PAGE EXTRACT:
......

Skip to content

PATTERN Cited by 1 source

Priority-differentiated load shedding

Problem

Uniform load shedding — "drop N% of incoming work under pressure" — treats all work as equally valuable. Production systems rarely have this property. Some traffic is SLO-protected (order confirmations, auth, payments, incident communications) and some is bulk / deferrable (marketing pushes, analytics ingestion, recommendation refreshes).

Under a shared capacity constraint, uniform shedding:

  • Breaks SLOs gratuitously. A 20% shed cuts critical traffic by 20% despite ample capacity for it if the bulk traffic yielded first.
  • Discards business value disproportionately. Order-confirmation latency affects customer trust and revenue directly; marketing-push latency rarely does.
  • Misses the actual design question. The business question isn't "what's our shed policy?" — it's "whose work gets done first when we're squeezed?".

Solution

Run shedding with asymmetric per-class parameters so that, under load, lower-priority classes yield capacity first and most, and released capacity is automatically re-allocated to still-active higher-priority classes.

The canonical realization pairs this pattern with AIMD (patterns/aimd-ingestion-rate-control) but the principle applies to any shedding mechanism:

  • Larger budget increases for high-priority classes. P1 recovers capacity faster than P3.

......

DATASET EXTRACT:
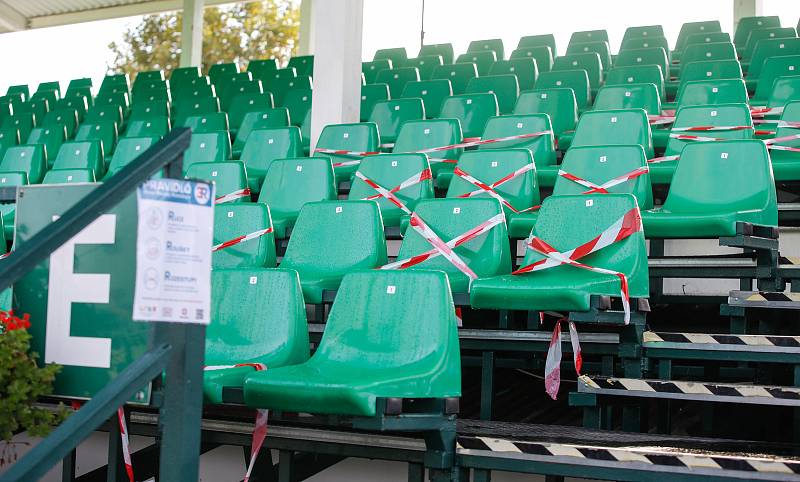 Zahájení 130. Velké pardubické se Slavia pojišťovnou, která se konalo před prázdnými tribunami na pardubickém dostihovém závodišti.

......

WORK ORDER:
Continue the page on priority-differentiated load shedding, starting after the bullet "Larger budget increases for high-priority classes. P1 recovers capacity faster than P3."

OUTPUT:
  • Smaller budget decreases for high-priority classes. P1 loses less than P3 on each congestion tick.
  • Shared congestion signal. All classes see the same "system is overloaded" decision; the asymmetry is in how they react.
  • No inter-class coordination. The emergent re-allocation comes from the arithmetic, not from explicit scheduling.

Coefficient table (canonical Zalando instance)

From the 2024 Zalando communications-platform post (Source: sources/2024-04-22-zalando-enhancing-distributed-system-load-shedding-with-tcp-congestion-control-algorithm):

Priority Additive increase Multiplicative decrease
P1 (critical: order confirmations) + 15 × 0.80 (−20%)
P2 (normal) + 10 × 0.60 (−40%)
P3 (bulk: commercial messages) + 5 × 0.40 (−60%)

Reading the rows:

  • On a not-congested tick: P1 climbs 3× faster than P3.
  • On a congested tick: P3 loses 60% of its rate while P1 loses 20%.

Over a load episode with alternating ticks, the gap widens monotonically: P1 hovers near pre-episode throughput while P3 collapses to a small fraction of it. When the load episode clears, P3 recovers slowly while P1 is already running at near-max.

Why the arithmetic re-allocates capacity

The system has a shared physical capacity (downstream throughput). When P3's rate shrinks by 60%, the capacity it released doesn't sit idle — the additive-increase probes of still-large P1 classes claim it on the next not-congested tick. Over a few tick cycles:

Initial (fair) :   P1 = 100, P2 = 100, P3 = 100
After some congestion ticks:
                   P1 ≈ 80,  P2 ≈ 40,  P3 ≈ 20
Total capacity is still ≈140 (was ≈300); the split is now
~57/29/14 instead of 33/33/33.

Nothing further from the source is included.